Posted By Tax & Legal  
16/12/2022

In this edition of the Monthly Tax Update, we provide the recent updates in legislation along with tax developments in the areas of corporate tax, individual tax, indirect tax and international tax. We also include the ATO’s recent activities, including its publications, rulings issued in the past month, latest Australian tax cases and other news in this edition.

 

Download the full PDF Report here

Inside you will find

Legislation Update

Since our last update, the following are the legislation / regulations that have been passed and/or introduced:

Treasury laws 2022 No 3 Bill and related Bills now law

Legislation relating to foreign acquisitions and takeover penalties, data sharing, tax treatment of visa programs, and modification powers in response to COVID-19 have received assent.

The following Bills received assent on 5 December 2022:

Family Assistance Legislation Amendment (Cheaper Childcare) Bill now law

The Family Assistance Legislation Amendment (Cheaper Childcare) Bill has received assent as Act 66 of 2022.

The Act increases the maximum Child Care Subsidy (CCS) rate from 85% to 90% for families for the first child in care and increase the CCS rate for all families earning less than $530,000 in household income.

Families earning up to $80,000 will receive a CCS rate of 90%, and families earning over $80,000 will receive a CCS rate that tapers down by one percentage point for each additional $5,000 of family income until it reaches zero percent for families earning $530,000.

The Act also implements a range of measures to improve childcare provider transparency and accountability, improve data and analytics capability, and strengthen payment integrity.

Treasury Laws Amendment (Modernising Business Communications and Other Measures) Bill 2022 (Cth)

Treasury Laws Amendment (Modernising Business Communications and Other Measures) Bill 2022 (Cth) was introduced into the House of Representatives on 23 November 2022. This bill provides for the electronic signing of documents under the Corporations Act (“the Act”), virtual hearings and examinations by regulators, the electronic publication of notices and the incorporation of legislative instruments into the Act.
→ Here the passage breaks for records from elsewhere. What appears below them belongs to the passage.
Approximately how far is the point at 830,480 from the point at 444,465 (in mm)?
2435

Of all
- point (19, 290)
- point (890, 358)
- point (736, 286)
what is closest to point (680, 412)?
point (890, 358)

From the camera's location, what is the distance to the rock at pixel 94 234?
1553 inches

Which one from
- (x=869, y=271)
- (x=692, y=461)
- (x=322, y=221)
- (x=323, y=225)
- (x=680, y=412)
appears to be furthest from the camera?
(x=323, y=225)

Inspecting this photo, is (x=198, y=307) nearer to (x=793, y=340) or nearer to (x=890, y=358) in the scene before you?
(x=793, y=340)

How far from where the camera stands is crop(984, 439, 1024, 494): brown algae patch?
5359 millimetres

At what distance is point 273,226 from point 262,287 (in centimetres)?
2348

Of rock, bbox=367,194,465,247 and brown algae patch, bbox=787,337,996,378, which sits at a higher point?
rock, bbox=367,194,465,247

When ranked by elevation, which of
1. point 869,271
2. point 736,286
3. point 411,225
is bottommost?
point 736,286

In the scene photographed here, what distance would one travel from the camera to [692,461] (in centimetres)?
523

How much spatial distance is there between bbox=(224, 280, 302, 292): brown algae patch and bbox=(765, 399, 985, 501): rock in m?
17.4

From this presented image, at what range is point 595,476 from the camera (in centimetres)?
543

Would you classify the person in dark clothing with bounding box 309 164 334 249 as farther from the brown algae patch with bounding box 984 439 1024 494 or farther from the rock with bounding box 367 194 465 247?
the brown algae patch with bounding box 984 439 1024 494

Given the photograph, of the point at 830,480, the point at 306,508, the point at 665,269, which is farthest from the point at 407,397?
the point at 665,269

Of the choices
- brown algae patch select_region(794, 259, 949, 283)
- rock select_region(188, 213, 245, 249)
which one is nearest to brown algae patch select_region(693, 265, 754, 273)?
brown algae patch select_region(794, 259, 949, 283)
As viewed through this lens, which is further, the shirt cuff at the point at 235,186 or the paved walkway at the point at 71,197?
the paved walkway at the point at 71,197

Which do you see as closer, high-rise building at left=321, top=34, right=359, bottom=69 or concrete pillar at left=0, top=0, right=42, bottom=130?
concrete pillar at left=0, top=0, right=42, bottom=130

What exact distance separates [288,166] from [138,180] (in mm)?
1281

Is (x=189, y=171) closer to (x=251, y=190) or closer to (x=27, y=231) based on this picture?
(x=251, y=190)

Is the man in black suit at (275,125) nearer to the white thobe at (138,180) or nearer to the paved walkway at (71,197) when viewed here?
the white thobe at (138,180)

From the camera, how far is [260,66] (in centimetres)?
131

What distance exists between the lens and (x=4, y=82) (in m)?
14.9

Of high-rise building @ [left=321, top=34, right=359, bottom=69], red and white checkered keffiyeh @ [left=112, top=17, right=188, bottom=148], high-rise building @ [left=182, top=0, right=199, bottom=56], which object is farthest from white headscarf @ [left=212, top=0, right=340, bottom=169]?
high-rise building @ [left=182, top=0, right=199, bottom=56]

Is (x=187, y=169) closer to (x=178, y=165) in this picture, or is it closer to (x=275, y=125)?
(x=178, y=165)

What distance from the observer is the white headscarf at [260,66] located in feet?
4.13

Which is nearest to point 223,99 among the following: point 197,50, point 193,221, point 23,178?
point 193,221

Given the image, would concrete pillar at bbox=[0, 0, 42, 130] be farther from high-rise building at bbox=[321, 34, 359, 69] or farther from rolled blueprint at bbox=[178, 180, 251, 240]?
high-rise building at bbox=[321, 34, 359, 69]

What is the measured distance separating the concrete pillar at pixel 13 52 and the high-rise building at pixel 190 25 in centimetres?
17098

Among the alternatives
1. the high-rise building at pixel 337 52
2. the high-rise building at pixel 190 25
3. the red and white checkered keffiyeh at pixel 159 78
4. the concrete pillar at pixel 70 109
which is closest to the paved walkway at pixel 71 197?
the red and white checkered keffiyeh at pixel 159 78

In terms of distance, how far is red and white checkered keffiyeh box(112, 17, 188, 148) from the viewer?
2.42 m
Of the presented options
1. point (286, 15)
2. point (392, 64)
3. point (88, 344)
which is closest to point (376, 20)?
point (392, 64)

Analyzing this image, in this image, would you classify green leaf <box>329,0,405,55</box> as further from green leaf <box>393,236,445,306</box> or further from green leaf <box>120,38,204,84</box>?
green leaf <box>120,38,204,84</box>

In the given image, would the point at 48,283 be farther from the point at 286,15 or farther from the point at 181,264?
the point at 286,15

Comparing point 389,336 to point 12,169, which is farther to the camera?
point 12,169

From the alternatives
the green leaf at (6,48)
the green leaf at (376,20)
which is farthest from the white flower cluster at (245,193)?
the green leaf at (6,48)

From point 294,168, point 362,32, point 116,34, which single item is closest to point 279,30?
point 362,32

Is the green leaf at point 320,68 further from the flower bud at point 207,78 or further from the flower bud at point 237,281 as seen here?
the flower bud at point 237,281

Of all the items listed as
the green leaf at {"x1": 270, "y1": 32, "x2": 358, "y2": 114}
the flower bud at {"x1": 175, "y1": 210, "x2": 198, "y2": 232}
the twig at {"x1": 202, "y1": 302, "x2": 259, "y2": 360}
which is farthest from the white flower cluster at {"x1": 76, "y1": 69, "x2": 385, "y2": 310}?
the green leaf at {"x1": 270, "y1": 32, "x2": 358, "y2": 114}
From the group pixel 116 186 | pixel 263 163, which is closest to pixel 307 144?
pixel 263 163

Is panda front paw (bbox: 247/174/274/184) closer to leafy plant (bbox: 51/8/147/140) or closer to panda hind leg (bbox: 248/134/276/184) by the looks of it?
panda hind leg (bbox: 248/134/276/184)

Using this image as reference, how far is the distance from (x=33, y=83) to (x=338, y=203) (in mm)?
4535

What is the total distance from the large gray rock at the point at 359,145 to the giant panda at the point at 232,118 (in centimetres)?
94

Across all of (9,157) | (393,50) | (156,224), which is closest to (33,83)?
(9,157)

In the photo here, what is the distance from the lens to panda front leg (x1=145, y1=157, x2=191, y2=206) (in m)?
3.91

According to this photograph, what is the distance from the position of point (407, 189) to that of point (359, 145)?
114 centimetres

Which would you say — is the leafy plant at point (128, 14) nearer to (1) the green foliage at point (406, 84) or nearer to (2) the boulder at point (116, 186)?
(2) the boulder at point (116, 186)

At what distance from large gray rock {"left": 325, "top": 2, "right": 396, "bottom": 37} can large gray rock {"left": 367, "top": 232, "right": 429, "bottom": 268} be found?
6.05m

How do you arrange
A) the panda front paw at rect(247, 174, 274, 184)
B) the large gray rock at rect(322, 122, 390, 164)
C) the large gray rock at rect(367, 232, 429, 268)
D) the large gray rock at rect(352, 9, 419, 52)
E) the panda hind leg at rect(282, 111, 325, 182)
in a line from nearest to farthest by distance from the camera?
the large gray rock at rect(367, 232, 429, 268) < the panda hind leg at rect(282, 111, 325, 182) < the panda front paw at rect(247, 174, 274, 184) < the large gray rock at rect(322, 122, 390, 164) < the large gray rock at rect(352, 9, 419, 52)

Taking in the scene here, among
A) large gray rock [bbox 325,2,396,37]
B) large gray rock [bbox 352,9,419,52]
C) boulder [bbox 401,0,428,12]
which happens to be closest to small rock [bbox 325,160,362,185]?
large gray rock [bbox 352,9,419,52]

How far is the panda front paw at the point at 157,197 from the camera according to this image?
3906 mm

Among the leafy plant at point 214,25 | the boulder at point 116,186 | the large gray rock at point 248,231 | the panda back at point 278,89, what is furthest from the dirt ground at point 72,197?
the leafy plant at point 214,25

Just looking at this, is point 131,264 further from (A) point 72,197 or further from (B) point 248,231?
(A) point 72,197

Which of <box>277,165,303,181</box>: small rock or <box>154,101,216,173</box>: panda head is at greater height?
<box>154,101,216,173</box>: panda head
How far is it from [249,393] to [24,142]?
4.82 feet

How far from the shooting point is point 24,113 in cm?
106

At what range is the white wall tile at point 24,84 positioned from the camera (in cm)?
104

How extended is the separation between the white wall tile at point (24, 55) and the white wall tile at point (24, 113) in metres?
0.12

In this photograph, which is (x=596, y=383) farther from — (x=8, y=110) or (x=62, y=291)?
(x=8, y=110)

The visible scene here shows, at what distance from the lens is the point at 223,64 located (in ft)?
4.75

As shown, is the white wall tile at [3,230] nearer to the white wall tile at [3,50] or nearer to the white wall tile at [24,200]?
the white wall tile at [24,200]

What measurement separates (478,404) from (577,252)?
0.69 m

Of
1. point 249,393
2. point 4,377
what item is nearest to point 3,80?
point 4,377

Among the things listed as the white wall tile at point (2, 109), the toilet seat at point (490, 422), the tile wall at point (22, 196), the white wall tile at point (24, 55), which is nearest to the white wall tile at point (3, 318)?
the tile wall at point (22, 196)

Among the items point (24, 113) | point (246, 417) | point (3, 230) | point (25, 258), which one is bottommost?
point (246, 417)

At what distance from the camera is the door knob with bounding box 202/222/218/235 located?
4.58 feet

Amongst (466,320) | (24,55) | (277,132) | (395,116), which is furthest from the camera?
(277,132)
Income Tax Assessment (1936 Act) Amendment (Period of Review) Regulations 2022

Regulations have been made to exclude certain entities with complex tax affairs or significant international dealings from the shortened 2-year period of review for income tax assessments.

Access to a shortened period of review of 2 years instead of 4 years was extended to include medium business entities (aggregated turnover between $10 million and $50 million) under amendments made by the Treasury Laws Amendment (A Tax Plan for the COVID-19 Economic Recovery) Act 2020. The Income Tax Assessment (1936 Act) Amendment (Period of Review) Regulations 2022 ensures the 4-year amendment period continues to apply for entities with complex affairs or significant international dealings.
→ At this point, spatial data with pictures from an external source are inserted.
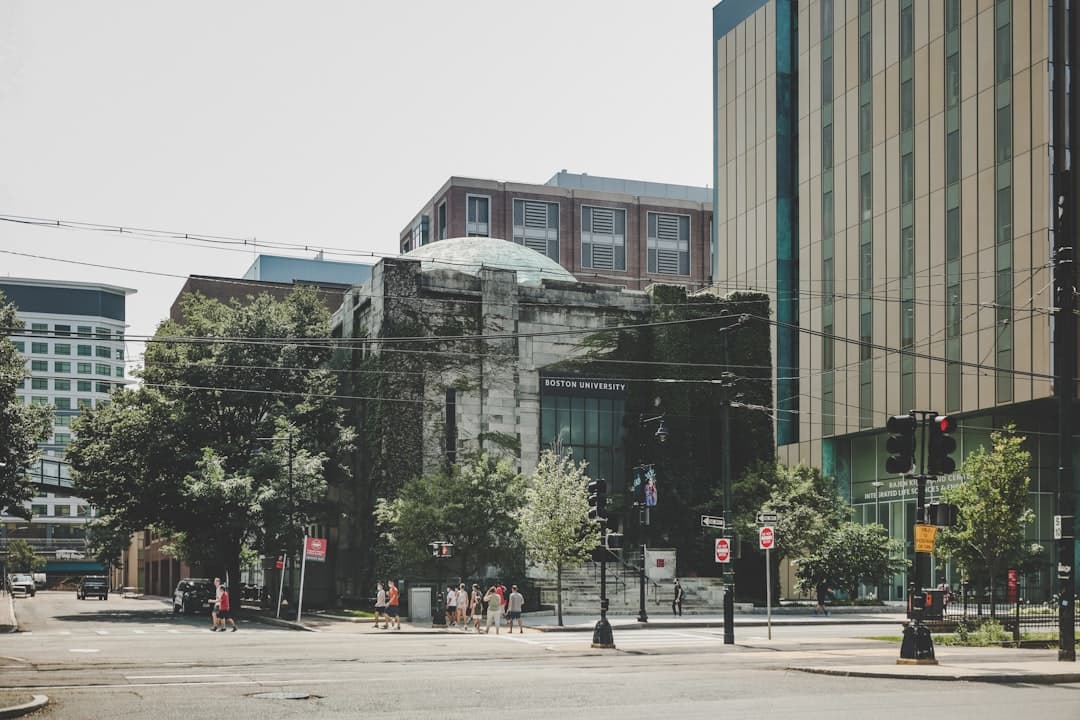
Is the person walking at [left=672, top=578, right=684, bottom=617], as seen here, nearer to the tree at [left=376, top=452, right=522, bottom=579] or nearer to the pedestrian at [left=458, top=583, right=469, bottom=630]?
the tree at [left=376, top=452, right=522, bottom=579]

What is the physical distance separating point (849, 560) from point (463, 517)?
55.7 ft

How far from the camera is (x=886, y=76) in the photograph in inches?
2387

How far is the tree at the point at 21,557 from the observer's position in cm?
15175

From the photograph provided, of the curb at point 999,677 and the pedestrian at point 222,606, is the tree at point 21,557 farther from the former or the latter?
the curb at point 999,677

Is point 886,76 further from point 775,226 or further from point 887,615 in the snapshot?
point 887,615

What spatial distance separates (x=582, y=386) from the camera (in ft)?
202

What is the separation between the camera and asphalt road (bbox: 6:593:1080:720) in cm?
1598

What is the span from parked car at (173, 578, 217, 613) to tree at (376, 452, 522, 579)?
1280cm

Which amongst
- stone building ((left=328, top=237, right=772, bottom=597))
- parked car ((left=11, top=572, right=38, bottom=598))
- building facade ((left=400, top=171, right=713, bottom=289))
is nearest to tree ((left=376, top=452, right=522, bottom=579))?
stone building ((left=328, top=237, right=772, bottom=597))

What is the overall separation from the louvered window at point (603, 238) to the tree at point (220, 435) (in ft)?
184

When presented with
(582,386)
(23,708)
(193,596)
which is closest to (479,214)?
(582,386)

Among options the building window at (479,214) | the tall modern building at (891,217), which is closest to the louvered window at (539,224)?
the building window at (479,214)

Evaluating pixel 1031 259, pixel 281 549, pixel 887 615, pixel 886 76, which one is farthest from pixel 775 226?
pixel 281 549

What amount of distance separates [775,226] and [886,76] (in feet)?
38.0
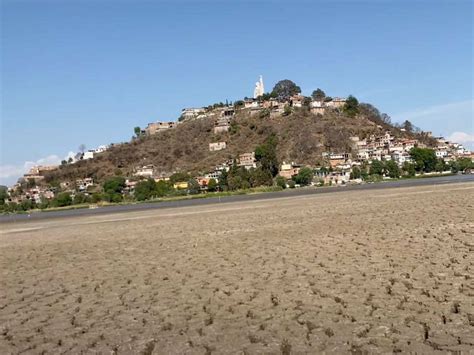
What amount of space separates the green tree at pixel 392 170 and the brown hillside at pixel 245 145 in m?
22.5

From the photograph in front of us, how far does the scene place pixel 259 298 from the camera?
939 centimetres

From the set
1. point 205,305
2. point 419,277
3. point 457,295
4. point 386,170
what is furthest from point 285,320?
point 386,170

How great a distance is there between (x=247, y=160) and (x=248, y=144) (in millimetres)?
16660

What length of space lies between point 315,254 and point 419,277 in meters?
4.47

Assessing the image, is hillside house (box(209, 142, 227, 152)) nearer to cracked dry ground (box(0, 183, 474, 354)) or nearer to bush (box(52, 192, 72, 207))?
bush (box(52, 192, 72, 207))

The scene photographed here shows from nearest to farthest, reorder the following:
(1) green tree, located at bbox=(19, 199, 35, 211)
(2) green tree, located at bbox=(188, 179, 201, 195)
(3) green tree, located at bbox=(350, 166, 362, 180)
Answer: (2) green tree, located at bbox=(188, 179, 201, 195) → (1) green tree, located at bbox=(19, 199, 35, 211) → (3) green tree, located at bbox=(350, 166, 362, 180)

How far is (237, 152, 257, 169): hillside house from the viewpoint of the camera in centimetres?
15827

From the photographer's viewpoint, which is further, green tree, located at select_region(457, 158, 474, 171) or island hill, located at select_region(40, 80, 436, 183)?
island hill, located at select_region(40, 80, 436, 183)

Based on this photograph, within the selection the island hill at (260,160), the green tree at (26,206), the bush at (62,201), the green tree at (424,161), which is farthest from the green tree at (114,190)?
the green tree at (424,161)

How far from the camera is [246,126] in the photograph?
196 m

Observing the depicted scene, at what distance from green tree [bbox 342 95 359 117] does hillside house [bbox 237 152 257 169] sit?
4811 cm

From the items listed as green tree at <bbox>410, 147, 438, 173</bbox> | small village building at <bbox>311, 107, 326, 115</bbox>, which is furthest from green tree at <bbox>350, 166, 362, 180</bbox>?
small village building at <bbox>311, 107, 326, 115</bbox>

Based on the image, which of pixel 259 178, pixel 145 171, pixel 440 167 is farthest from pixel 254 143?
pixel 440 167

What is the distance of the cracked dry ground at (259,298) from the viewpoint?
22.6 ft
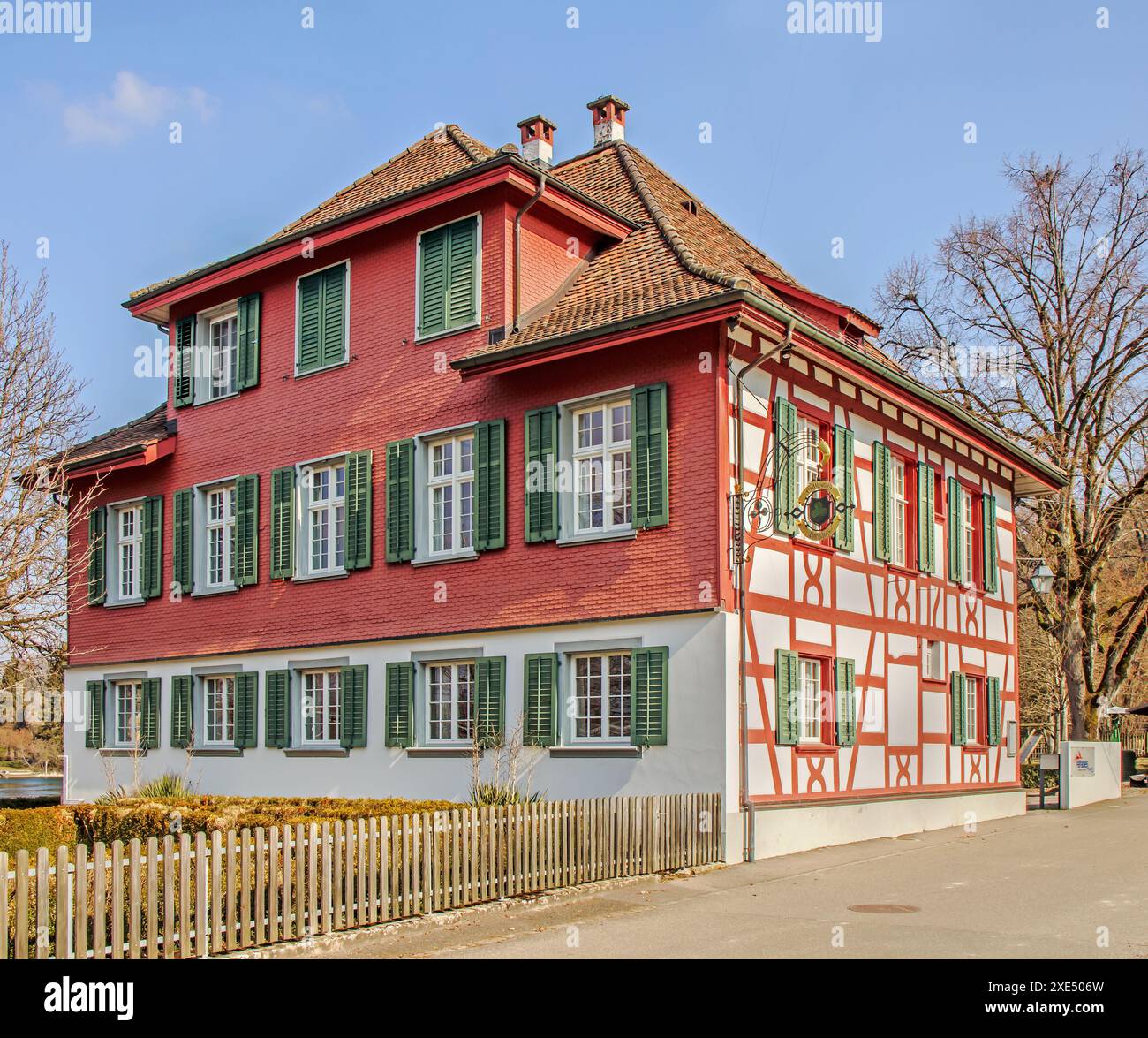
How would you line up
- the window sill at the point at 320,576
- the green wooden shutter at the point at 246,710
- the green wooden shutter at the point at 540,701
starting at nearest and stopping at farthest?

An exposure draft and explanatory materials of the regulations were released for public consultation in August 2022. Changes that have been incorporated in the regulations as made provide more certainty to when the period of review would apply to entities in relation to related party dealings and the research and development (R&D) tax incentive.

The regulations apply to assessments lodged after 9 December 2022 that relate to income years starting on or after 1 July 2021.
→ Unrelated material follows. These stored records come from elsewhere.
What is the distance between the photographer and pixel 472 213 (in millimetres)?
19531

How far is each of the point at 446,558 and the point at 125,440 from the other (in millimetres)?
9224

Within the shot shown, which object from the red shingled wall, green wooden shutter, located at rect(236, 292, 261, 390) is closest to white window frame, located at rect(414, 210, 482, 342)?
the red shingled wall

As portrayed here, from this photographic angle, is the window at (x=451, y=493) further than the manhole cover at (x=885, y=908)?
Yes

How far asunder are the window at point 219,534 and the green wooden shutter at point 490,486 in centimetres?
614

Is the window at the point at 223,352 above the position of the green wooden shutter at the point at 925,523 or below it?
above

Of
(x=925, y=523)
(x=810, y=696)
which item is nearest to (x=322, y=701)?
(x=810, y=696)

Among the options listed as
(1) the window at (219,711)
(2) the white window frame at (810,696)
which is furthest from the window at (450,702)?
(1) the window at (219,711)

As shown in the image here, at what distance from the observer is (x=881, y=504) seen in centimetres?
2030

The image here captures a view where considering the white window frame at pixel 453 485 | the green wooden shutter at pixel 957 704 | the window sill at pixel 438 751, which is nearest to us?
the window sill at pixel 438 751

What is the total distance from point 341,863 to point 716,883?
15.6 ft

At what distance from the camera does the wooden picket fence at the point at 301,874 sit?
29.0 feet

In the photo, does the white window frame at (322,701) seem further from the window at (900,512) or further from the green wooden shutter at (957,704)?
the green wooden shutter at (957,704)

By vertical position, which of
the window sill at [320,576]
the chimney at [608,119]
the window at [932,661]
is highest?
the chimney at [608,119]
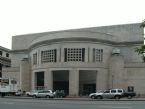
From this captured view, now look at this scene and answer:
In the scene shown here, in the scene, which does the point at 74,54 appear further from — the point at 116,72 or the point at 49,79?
the point at 116,72

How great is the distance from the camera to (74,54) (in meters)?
68.8

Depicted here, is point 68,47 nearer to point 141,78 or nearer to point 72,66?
point 72,66

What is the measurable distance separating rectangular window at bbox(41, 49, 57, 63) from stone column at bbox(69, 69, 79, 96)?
511cm

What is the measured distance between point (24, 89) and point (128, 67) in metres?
26.6

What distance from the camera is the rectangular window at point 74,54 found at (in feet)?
224

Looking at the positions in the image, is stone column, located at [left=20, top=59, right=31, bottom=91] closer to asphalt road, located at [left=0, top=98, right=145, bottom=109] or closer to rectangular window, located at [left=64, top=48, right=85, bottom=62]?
rectangular window, located at [left=64, top=48, right=85, bottom=62]

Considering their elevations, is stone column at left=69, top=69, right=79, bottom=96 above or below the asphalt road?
above

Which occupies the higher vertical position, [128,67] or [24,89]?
[128,67]

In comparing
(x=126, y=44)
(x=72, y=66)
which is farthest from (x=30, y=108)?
(x=126, y=44)

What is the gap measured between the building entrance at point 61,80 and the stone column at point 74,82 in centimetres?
502

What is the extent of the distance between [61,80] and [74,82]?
7.89 m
Treasury laws 2022 No 4 Bill

Treasury laws 2022 No 4 Bill has been introduced into Parliament on 30 November 2022.

The Bill contains provisions for the digital games tax offset; tax treatment of digital currency; reducing the compliance burden for FBT record keeping; skills and training boost; technology investment boost; superannuation financial reporting and auditing; deductible gift recipients; and taxation of military superannuation benefits (to reverse the decision in FC of T v Douglas 2020 ATC; [2020] FCAFC 220).

For further details, please refer here.

OECD Updates

Rules for Reporting by Digital Platforms - OECD update on exchange of information

The OECD has announced that 22 jurisdictions have agreed to exchange information in respect of income earned on digital platforms and offshore financial assets.

The multilateral competent authority agreement (MCAA) for the automatic exchange of information under the OECD Model Rules for Reporting by Digital Platforms has been signed which will allow jurisdictions to automatically exchange information collected by operators of digital platforms with respect to transactions and income realised by platform sellers in the sharing and gig economy and from the sale of goods through such platforms. In addition, a separate MCAA supporting the Common Reporting Standard Mandatory Disclosure Rules has been signed by 15 jurisdictions. This agreement will enable the annual automatic exchange of information collected from intermediaries that have identified arrangements to circumvent the Common Reporting Standard (CRS) and structures that disguise the beneficial owners of assets held offshore with the jurisdiction of tax residence of the concerned taxpayers.

Significant global progress on transparency and exchange of tax information has also been reported by the Global Forum. The OECD has published the first peer reviews with effectiveness ratings for 99 countries and jurisdictions which had committed to start automatic exchange of information in 2017 or 2018. The report shows that almost all jurisdictions have put in place the necessary legal frameworks and are exchanging information without significant timing or technical issues.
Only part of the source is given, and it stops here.